Reulbach's magnificent five-year run finally ended in 1910, when he tailed off to 12-8 with a 3.12 ERA in only 173.1 innings; he and his wife had one child, a son on whom Ed doted, and Ed missed part of the season to be at his son's bedside during an attack of diphtheria. Reulbach improved to 16-9 with a 2.96 ERA in 1911, but the following year his record dipped to 10-6 while his ERA ballooned to 3.78. In July 1913, with his record a mere 1-3 to go along with a 4.42 ERA, the Cubs practically gave him to Brooklyn for cash and a mediocre pitcher named Eddie Stack.
In his first six days with his new team, Reulbach proved that he still could pitch by giving up only two hits in 16 innings. Over the second half he posted a 7-6 record and 2.05 ERA, but the most telling sign that he had returned to form was his ratio of hits per nine innings: a typically Reulbachian 6.30 (77 hits in 110 innings). Reulbach's stellar second half earned him the starting assignment on Opening Day 1914, when he defeated that year's eventual World Series Champions, the Boston Braves. Despite his 11-18 record, the veteran right-hander was Brooklyn's second-best pitcher in 1914, compiling a 2.64 ERA in 256 innings.

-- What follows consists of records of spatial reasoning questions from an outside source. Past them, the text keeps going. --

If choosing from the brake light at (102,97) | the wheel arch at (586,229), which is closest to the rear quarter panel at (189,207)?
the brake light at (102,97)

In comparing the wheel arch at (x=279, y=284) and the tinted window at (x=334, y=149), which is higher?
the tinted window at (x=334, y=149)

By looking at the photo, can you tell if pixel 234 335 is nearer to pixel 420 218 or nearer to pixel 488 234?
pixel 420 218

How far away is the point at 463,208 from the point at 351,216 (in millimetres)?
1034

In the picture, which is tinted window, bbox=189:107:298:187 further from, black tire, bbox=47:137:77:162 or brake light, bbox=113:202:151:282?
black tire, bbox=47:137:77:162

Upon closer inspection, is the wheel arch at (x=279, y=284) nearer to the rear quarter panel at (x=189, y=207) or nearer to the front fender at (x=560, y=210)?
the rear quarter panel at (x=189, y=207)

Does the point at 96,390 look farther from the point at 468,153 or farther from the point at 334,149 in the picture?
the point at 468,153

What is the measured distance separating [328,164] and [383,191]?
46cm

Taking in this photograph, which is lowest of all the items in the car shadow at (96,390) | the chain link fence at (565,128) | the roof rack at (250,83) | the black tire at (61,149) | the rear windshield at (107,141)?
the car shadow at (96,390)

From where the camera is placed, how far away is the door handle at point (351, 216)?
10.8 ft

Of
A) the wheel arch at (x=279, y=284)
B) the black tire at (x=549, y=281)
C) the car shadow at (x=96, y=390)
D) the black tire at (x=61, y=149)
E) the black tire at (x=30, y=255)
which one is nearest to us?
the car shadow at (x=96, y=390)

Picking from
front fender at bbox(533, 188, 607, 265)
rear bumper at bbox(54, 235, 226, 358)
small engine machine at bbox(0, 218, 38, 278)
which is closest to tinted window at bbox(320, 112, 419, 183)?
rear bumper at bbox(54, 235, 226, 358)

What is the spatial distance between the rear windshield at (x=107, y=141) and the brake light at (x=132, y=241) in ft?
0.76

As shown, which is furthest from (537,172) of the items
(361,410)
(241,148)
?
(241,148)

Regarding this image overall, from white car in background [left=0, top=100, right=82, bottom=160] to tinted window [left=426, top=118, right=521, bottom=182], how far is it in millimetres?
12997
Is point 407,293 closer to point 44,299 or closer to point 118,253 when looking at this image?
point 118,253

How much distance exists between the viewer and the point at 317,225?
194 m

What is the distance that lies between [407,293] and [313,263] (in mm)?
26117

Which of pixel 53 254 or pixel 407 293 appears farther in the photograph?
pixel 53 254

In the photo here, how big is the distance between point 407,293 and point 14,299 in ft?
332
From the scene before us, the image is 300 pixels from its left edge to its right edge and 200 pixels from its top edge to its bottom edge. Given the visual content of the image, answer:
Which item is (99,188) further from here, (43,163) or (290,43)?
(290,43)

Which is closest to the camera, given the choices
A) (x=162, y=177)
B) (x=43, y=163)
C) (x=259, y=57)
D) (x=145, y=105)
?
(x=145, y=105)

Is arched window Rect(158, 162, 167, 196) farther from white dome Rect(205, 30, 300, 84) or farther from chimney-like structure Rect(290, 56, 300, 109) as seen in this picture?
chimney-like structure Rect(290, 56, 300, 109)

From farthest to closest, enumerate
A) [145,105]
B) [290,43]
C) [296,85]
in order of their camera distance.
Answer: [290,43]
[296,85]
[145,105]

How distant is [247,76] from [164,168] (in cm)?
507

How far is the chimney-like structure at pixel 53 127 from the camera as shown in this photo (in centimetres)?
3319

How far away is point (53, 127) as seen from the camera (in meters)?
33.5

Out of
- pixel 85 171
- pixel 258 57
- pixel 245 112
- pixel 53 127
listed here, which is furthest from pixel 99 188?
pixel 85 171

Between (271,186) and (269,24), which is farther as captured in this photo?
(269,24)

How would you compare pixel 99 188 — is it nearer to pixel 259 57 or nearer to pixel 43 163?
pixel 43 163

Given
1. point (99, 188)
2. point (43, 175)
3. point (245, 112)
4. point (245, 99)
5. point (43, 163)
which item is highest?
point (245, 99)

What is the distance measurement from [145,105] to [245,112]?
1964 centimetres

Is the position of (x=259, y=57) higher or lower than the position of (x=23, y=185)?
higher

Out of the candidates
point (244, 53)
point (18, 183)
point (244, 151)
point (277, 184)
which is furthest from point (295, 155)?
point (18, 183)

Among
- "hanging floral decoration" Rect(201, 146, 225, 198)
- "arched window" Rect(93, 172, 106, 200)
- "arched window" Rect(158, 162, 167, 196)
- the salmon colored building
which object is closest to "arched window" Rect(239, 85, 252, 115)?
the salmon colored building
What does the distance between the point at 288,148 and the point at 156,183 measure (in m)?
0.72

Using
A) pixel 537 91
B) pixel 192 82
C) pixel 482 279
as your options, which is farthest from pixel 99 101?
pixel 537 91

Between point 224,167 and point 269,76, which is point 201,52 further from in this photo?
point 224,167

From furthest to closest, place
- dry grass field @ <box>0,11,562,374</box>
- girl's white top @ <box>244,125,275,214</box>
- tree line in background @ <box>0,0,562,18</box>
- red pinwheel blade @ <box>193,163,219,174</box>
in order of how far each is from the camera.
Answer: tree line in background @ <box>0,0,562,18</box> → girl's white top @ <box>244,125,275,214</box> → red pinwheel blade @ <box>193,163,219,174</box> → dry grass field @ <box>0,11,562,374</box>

With the Federal League's Newark Peppers, Reulbach put together one last outstanding season in 1915, going 21-10 with a 2.23 ERA. Among that year's highlights were his Opening Day triumph over Chief Bender and his 12-inning win over former Cubs teammate Mordecai Brown. Reulbach also pitched and won the final game in Federal League history, defeating the Baltimore Terrapins, 6-0, in the second game of an October 3 doubleheader. The Pittsburgh Pirates acquired the rights to the big right-hander in the Federal League dispersal draft but sold him to the Boston Braves just before the start of the 1916 season. Reulbach pitched mostly in relief for the Braves over next season and a half before ending his career in baseball with Providence of the International League in 1917.

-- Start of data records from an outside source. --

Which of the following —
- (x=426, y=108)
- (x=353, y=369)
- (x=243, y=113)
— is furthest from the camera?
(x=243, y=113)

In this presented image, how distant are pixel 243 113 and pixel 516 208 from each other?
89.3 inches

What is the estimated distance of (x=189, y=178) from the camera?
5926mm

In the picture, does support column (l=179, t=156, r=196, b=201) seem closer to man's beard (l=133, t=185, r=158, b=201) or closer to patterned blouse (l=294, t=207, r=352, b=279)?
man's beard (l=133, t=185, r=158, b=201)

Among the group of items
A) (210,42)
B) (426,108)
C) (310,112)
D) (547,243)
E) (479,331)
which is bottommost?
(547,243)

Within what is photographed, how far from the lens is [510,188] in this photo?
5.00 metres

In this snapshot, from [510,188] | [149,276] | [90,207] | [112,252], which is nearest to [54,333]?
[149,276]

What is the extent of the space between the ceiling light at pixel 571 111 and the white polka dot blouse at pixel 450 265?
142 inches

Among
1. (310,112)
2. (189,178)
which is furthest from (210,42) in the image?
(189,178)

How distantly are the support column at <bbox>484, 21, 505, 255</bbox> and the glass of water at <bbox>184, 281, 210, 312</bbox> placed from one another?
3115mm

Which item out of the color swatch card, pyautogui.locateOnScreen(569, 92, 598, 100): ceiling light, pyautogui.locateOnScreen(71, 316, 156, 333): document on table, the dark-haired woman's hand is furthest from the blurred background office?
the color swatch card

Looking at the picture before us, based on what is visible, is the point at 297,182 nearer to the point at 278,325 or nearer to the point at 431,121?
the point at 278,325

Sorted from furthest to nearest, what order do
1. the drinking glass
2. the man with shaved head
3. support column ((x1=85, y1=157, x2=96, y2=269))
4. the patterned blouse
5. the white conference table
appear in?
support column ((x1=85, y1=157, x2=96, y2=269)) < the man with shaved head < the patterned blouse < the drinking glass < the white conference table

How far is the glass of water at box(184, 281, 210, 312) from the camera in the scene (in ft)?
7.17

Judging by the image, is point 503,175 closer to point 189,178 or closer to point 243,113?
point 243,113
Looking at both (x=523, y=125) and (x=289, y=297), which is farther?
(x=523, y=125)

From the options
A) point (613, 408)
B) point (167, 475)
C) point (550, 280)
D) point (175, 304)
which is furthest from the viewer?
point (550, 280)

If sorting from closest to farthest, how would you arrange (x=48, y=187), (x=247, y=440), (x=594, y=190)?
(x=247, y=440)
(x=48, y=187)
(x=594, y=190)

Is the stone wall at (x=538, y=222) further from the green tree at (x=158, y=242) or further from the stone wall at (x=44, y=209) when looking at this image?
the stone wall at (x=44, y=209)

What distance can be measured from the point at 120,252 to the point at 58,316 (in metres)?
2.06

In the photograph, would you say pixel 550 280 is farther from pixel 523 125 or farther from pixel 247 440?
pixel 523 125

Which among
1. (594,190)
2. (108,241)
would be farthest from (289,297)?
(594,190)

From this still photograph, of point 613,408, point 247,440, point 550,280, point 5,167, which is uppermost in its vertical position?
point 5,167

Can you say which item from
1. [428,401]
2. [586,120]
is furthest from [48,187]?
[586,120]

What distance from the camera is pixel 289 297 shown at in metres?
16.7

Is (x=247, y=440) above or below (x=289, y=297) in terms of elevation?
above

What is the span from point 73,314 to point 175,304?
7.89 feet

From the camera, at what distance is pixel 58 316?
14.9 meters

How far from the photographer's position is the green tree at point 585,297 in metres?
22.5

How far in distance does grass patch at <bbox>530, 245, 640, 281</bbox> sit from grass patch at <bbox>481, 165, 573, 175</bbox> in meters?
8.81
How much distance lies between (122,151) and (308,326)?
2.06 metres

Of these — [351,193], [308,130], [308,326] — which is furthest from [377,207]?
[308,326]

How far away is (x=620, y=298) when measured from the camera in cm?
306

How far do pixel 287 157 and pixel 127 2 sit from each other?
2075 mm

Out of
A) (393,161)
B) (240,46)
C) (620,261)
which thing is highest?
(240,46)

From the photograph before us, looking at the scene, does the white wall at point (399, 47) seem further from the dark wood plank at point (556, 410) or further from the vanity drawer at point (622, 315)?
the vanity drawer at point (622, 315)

Reulbach's post-baseball years weren't happy ones. Although he earned a Law Degree at Columbia and was one of the Founding Directors of the Baseball Fraternity (which later morphed into the Player's Union), he spent a fortune trying to save the life of his constantly ill son, who ended up dying anyway in 1931. An article in the Chicago Tribune the following year referred to Ed at age 50 as a "sad and lonely man." Considered one of baseball's brainiest during his playing days - Cubs teammate Johnny Evers claimed that Ed was "always five years ahead of his time in baseball thought" - Reulbach still devoted much of his time to thinking about baseball. In 1945 he copyrighted the "Leadership Development Plan," under which the then-important position of captain was rotated among all nine players, one inning at a time, as a means of developing leadership qualities. Reulbach died at age 78 on July 17, 1961, in Glens Falls, New York. Even in death, a Hall of Fame player (who, coincidentally, also made his debut in 1905) overshadowed Reulbach's career accomplishments. Ty Cobb died the same day.

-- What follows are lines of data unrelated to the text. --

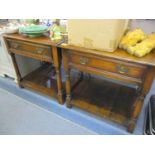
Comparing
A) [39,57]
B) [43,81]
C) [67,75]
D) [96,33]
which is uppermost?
[96,33]

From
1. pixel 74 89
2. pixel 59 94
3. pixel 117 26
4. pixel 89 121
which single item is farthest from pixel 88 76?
pixel 117 26

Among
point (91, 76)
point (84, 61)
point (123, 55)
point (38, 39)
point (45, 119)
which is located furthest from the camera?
point (91, 76)

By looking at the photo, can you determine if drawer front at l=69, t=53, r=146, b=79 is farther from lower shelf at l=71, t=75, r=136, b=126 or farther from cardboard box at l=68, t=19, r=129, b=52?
lower shelf at l=71, t=75, r=136, b=126

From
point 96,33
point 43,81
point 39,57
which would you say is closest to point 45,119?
point 43,81

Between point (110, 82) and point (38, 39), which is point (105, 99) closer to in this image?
point (110, 82)

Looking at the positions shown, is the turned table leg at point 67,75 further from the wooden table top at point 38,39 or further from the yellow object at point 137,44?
the yellow object at point 137,44

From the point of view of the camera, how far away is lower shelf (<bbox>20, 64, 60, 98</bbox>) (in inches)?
60.8

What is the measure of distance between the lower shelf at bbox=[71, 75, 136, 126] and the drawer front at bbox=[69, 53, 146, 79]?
0.46 m

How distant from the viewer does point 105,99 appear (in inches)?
55.7

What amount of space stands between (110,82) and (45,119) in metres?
0.84

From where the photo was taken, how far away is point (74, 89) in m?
1.56

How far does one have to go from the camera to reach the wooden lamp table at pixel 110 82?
2.86 ft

The career of Ed Reulbach should lead all fans - not just Cub fans - to ask: why isn't this man in the Hall of Fame? Many of his contemporaries with very similar records are in the Hall. Chief Bender, Mordecai Brown, Jack Chesbro, Addie Joss and Rube Waddell. Among all of those great pitchers, Brown is the only one with clearly superior stats. It appears Reulbach was under appreciated even during his prime. In 1908, the Reach Guide commented, "Reulbach was effective at times but extremely wild and unreliable." This about a man who was 24-7, 2.03 (with 106 walks in 297 IP)! Back to the salary question posed in the opening paragraph: how much would you pay for this type of "unreliability?" At least this much, right?